Постовой отпрянул от чуть навалившегося гостя с черной сумкой на ремне, который выдохнул дерганому капитану за решеткой:
— Я адвокат из Воронежа… Мне нужен следователь… Он здесь?
Сжался, боясь услышать: у нас такого нет (ведь приехал втемную, что-то выведав у матери-поэтессы); или не лучше: сегодня нет. И жди, пока объявится.
— Да был…
«Ура!»
Вот Федин замер в коридоре перед лакированной дверью кабинета следователя, которая оказалась закрытой, но уборщица сказала:
— Видела, ходил здесь.
«Теперь я уж его не упущу», — подумал Федин.
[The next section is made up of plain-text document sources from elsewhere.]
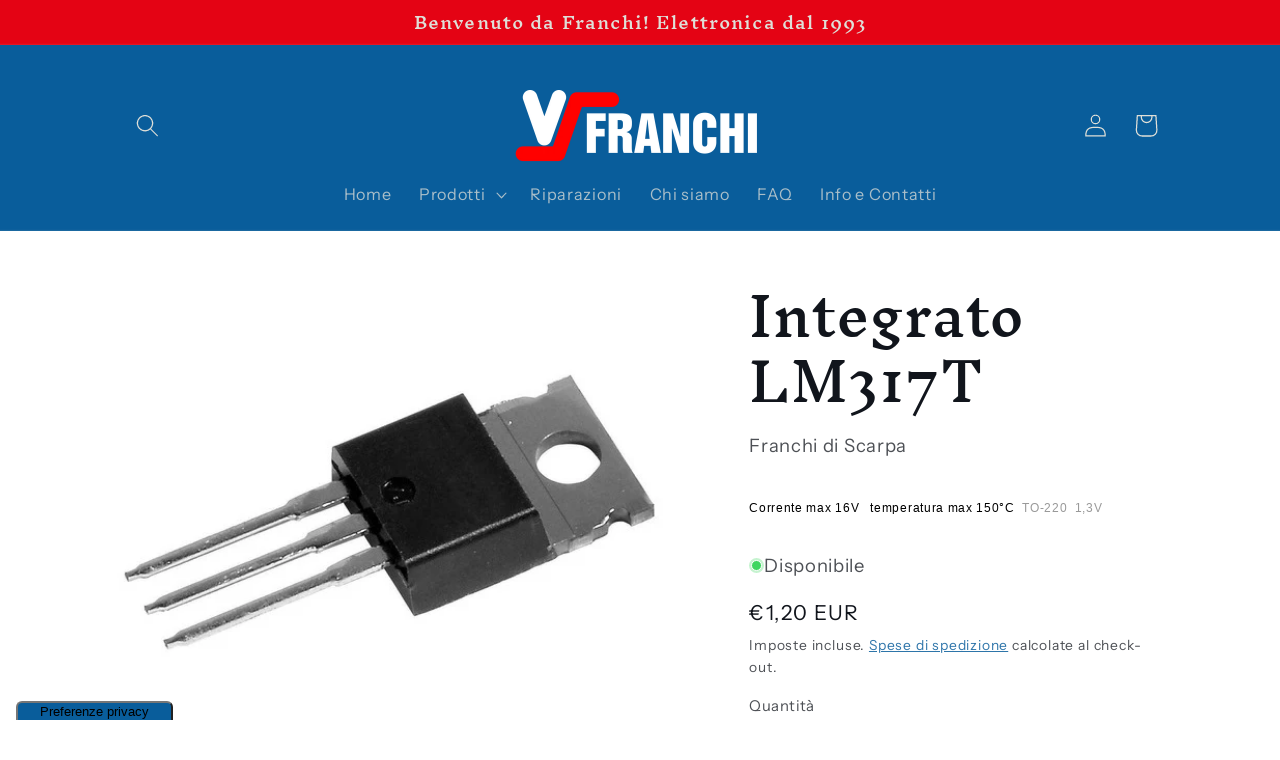

--- FILE ---
content_type: application/javascript; charset=utf-8
request_url: https://cs.iubenda.com/cookie-solution/confs/js/35000454.js
body_size: -286
content:
_iub.csRC = { showBranding: false, publicId: 'ad1e2595-6db6-11ee-8bfc-5ad8d8c564c0', floatingGroup: false };
_iub.csEnabled = true;
_iub.csPurposes = [1,4,7,5,2];
_iub.cpUpd = 1709917344;
_iub.csT = 0.025;
_iub.googleConsentModeV2 = true;
_iub.totalNumberOfProviders = 13;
Только сколько придется ждать, не знал. Разговаривал с уборщицей, мешая ей мыть пол, а та, довольная, что на нее обратили внимание, бросила в угол тряпку и говорила, говорила. Он вскоре узнал, что здание полиции когда-то занимал трест ресторанов, даже сохранился с той поры мрамор в коридорах и в паре кабинетов. Федин представил апартаменты, где восседали управляющий трестом и его замы-помы: ковры устилали пол, стены закрыли аквариумы с рыбками, картины над барами с выпивкой. Теперь тут хозяевали люди в погонах.
«Полицаи», — недовольно прозвучало никак не ложащееся на душу слово.
Появился упитанный, похожий на моржонка мужичок в шинели с двумя звездами на каждом погоне. «Подполковник», — понял гость. Вставил ключ в скважину, открыл дверь. Его кабинет оказался без картин, без ковров, без бара и аквариумов, заваленный стопами бумаг и томами дел огромный стол.
Подполковник вовсе не удивился адвокату:
— По мне, адвокат хоть с Колымы…
«Плохой намек», — укололо Федина.
Тем не менее теперь он торжествовал: сейчас узнает многое, что было покрыто завесой тайны. Оказалось, его клиент, сын поэтессы, — отпетый мошенник, что ему еще светит другое хищение помимо мошенничества.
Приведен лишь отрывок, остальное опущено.